Lourdes “Chit” Estella-Simbulan paid a last visit to her second home, as her ashes were brought to the College of Mass Communication for a memorial that celebrated the veteran journalist and professor’s “well-lived life.”

“Ngayong umaga, gunitain natin ang buhay ni Chit na may apoy, at ang apoy na kay ningning na nagbigay ng liwanag at init sa isang buhay na tunay na ikararangal ng unibersidad na tawagin kanyang mabuting anak (This morning, let us celebrate Chit’s life, whose lustrous fire gave off light and passion, and whom the University must be honored to call daughter),” said CMC Dean Rolando Tolentino.

Students and colleagues planted seedlings of Narra and Fire trees in front of the Media Center to honor the late professor.

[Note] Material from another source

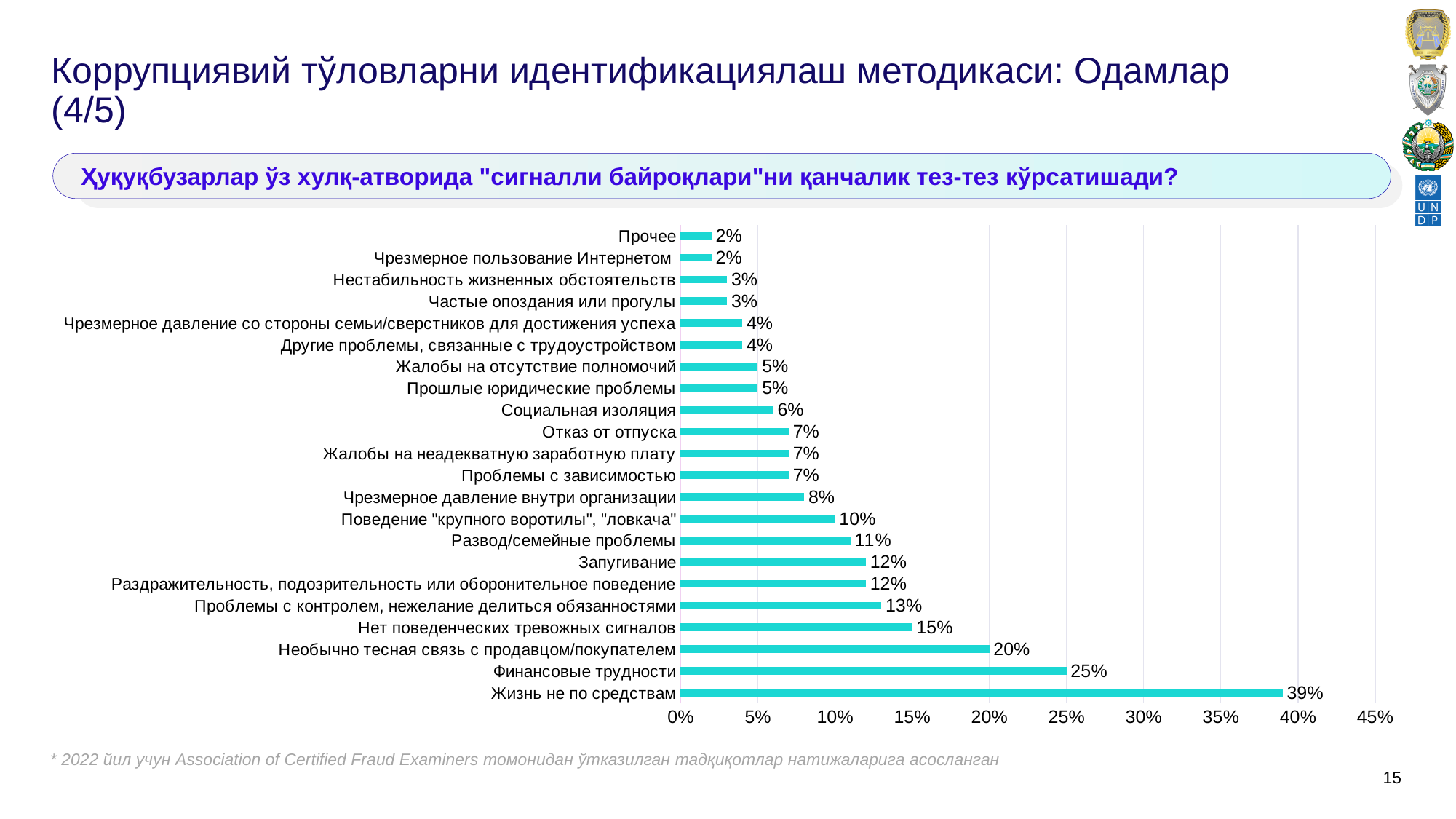
What is the difference between "Необычно тесная связь с продавцом/покупателем" and "Проблемы с контролем, нежелание делиться обязанностями"? 7% What is the difference between "Жизнь не по средствам" and "Финансовые трудности"? 14% What is the value for "Финансовые трудности"? 25% What is the maximum value shown on the horizontal axis? 45% Which category has the highest value? Жизнь не по средствам Is the value for "Финансовые трудности" greater or less than 20%? greater Which is larger: "Запугивание" or "Развод/семейные проблемы"? Запугивание What is the value for "Жизнь не по средствам"? 39% What is the value for "Социальная изоляция"? 6% What is the value for "Нет поведенческих тревожных сигналов"? 15% How many categories are shown in the chart? 22 What kind of chart is shown on the slide? Bar chart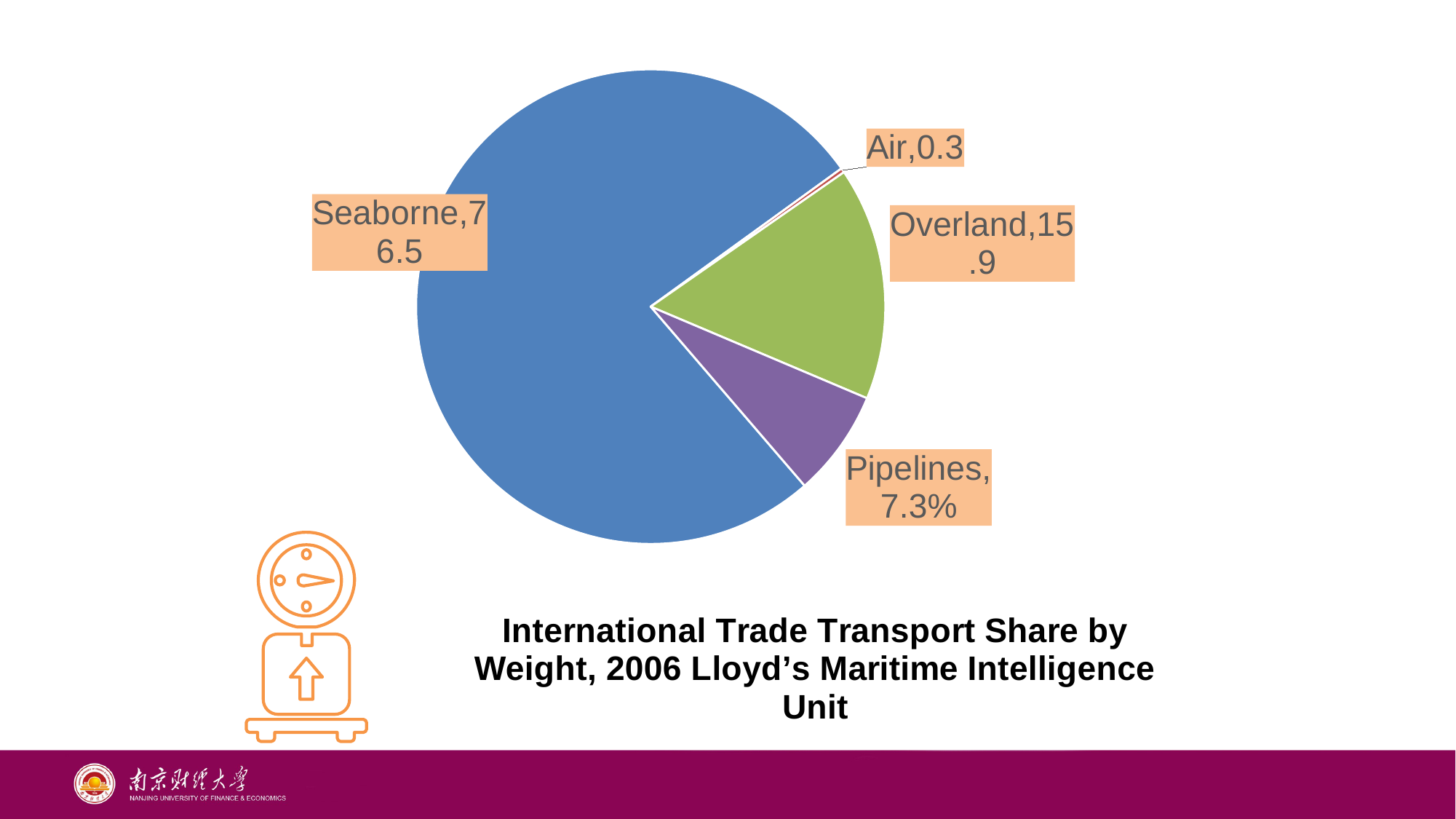
Which transport mode has the largest slice of the pie chart? Seaborne How many slices does the pie chart have? 4 Which transport mode has the smallest slice of the pie chart? Air What kind of chart is shown on the slide? Pie chart What is the value shown for Seaborne in the pie chart? 76.5 What is the difference between the Seaborne and Overland values? 60.6 Which is larger, the Overland value or the Pipelines value? Overland What is the value shown for Air in the pie chart? 0.3 What is the value shown for Overland in the pie chart? 15.9 What colour is the Seaborne slice of the pie chart? Blue What is the title of the chart? International Trade Transport Share by Weight, 2006 Lloyd's Maritime Intelligence Unit What is the value shown for Pipelines in the pie chart? 7.3%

Journalism Department chair Marichu Lambino said the “Chit Estella Ring of Fire trees and Narra trees” served as a symbol of Simbulan’s courage and strength.

Mourners were given white ribbonson which to write their goodbyes. These messages – most of which read, “We will miss you” – were tied to the seedlings.

To emphasize the celebratory nature of the memorial, program emcee and journalism faculty member Lucia Tangi forbade tears. In fact, Tangi said Chit would have wanted to have a videoke party for her wake.

Prof. Rachel Khan of the Journalism Department recounted how she first met Chit. They were both reporters on the Malacañang beat, Khan said, and Chit, who was then a reporter for the broadsheet Malaya, taught Khan “the diligence and perseverance needed in getting the story.”

Khan added Chit is probably laughing at the journalism faculty now, imagining her saying, “Sorry, nag-eenjoy na ako ngayon. Wala na akong stress. (Sorry, I’m enjoying right now. I don’t have any more stress).”

Khan addressed Chit, saying, “We miss your optimism, your sense of fun, and your strength.”

Chit also served as a therapist for most of her peers, and was, as Lambino said, the “best listener and the best processor of a litany of woes.”

“She never closed the door on me,” said Lambino, remembering her conversations with Chit which ranged from restaurants, newspaper lay-outs and to the wealth of politicians.

Asked what she would most remember about Simbulan, CMC administrative officer Gina Villegas said Simbulan always carried a smile for everyone. (Read: Leaving something for the ones left behind)

College secretary Danilo Arao read UP President Alfredo Pascual’s message, said, “The death of Simbulan is a tragic reminder of that which should spur us into action. Advocacy for road safety is just one of the things we as concerned citizens can do to start the process of giving meaning to her passing.”